- [TASK OBJECTIVE]:
Answer these questions from the text on CSS animation techniques:
(a) Which kind of value does the text say no box-shadow property supports?
(b) In the single-element example, what makes up the ring of dashes?
(c) Which transforms does the text recommend using instead of changing the dimensions or top/left values?

See the Pen CSS Circular Motion Technique by Zach Saucier (@Zeaklous) on CodePen.

#6) Box shadow magic

For animations of simple no-content shapes, box-shadow is quite useful. The box-shadow property can create multiple borders around elements. That idea, combined with some displacement, can create new animatable “elements” out of no additional HTML elements. This enables us to create the following animation, which appears to be six circular elements rotating circularly, but is in fact one element with some offset box-shadow shapes.

See the Pen Single element color loader by Zach Saucier (@Zeaklous) on CodePen

Sadly, percents are not supported by any box-shadow properties so they are not as easily responsive as a native HTML element. However they can still be changed manually in an animation or by using transform:scale(n) on the actual HTML element which they are a part of.

#7) Using pseudo-elements

Similarly with box-shadows, pseudo elements can be used to add more content to the appearance of a single element. They can have separate animations from their parent, their own box-shadows, and are very similar to being child elements of without the HTML markup. This let’s us create amazing single element creations like the one below.

See the Pen Single Element gif Recreation by Zach Saucier (@Zeaklous) on CodePen

In the example, all of the large circles around the middle flashing circle, as well as two of the smaller circles on the rim (opposite from each other) are box-shadows on the main element. The other two small circles are part of a pseudo-element’s box-shadow and the ring made of dashes is an SVG applied as a background on the other pseudo element.

Some other things to note

Use transforms when you can

Transforms perform better than their non-transform counterparts as Paul Irish has shown (also). Primarily this means using scale and translate over changing the dimensions or top/left values.

- [INFORMATION]:
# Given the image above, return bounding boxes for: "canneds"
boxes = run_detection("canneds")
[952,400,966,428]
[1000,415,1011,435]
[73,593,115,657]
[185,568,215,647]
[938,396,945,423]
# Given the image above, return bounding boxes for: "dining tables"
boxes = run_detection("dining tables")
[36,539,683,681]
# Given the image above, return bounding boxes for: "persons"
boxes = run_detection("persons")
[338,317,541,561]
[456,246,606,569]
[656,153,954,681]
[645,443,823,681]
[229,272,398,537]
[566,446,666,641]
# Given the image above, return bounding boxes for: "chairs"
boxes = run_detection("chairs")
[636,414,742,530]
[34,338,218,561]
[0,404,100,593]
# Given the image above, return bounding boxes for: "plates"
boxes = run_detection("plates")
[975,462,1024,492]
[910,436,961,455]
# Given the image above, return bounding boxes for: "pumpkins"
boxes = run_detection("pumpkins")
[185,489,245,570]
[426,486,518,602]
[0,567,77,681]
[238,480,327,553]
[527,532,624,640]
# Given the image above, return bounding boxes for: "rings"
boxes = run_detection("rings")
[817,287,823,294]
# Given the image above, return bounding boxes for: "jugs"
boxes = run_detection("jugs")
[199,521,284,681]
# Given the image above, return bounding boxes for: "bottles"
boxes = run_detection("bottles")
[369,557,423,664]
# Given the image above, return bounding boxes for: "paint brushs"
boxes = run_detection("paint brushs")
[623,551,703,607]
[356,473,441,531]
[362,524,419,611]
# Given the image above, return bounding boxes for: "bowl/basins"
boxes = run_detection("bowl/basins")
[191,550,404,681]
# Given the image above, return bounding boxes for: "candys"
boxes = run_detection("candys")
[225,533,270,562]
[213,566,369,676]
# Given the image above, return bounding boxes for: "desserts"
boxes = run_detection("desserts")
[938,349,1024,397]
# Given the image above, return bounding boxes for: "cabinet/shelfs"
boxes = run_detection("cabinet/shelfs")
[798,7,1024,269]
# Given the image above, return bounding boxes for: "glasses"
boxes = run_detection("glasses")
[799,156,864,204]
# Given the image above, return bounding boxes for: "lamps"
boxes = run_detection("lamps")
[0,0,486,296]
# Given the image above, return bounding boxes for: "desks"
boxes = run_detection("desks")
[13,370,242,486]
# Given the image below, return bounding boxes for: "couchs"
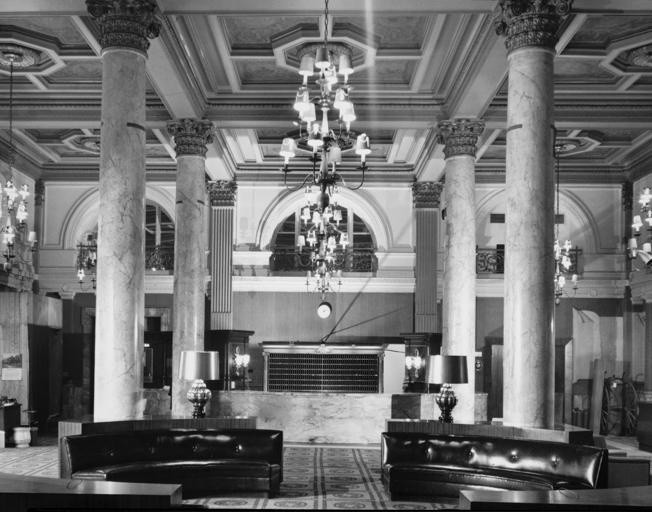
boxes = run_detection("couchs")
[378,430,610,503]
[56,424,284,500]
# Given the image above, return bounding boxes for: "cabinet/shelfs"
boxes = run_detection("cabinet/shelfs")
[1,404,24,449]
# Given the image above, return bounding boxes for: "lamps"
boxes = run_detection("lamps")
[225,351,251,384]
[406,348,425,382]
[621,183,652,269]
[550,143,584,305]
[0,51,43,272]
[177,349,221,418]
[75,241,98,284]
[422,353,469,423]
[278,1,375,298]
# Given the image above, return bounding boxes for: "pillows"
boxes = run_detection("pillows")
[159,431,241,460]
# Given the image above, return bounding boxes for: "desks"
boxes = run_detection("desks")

- [RESPONSE TO THE TASK]:
(a) Percents.
(b) An SVG applied as a background on the other pseudo-element.
(c) Scale and translate.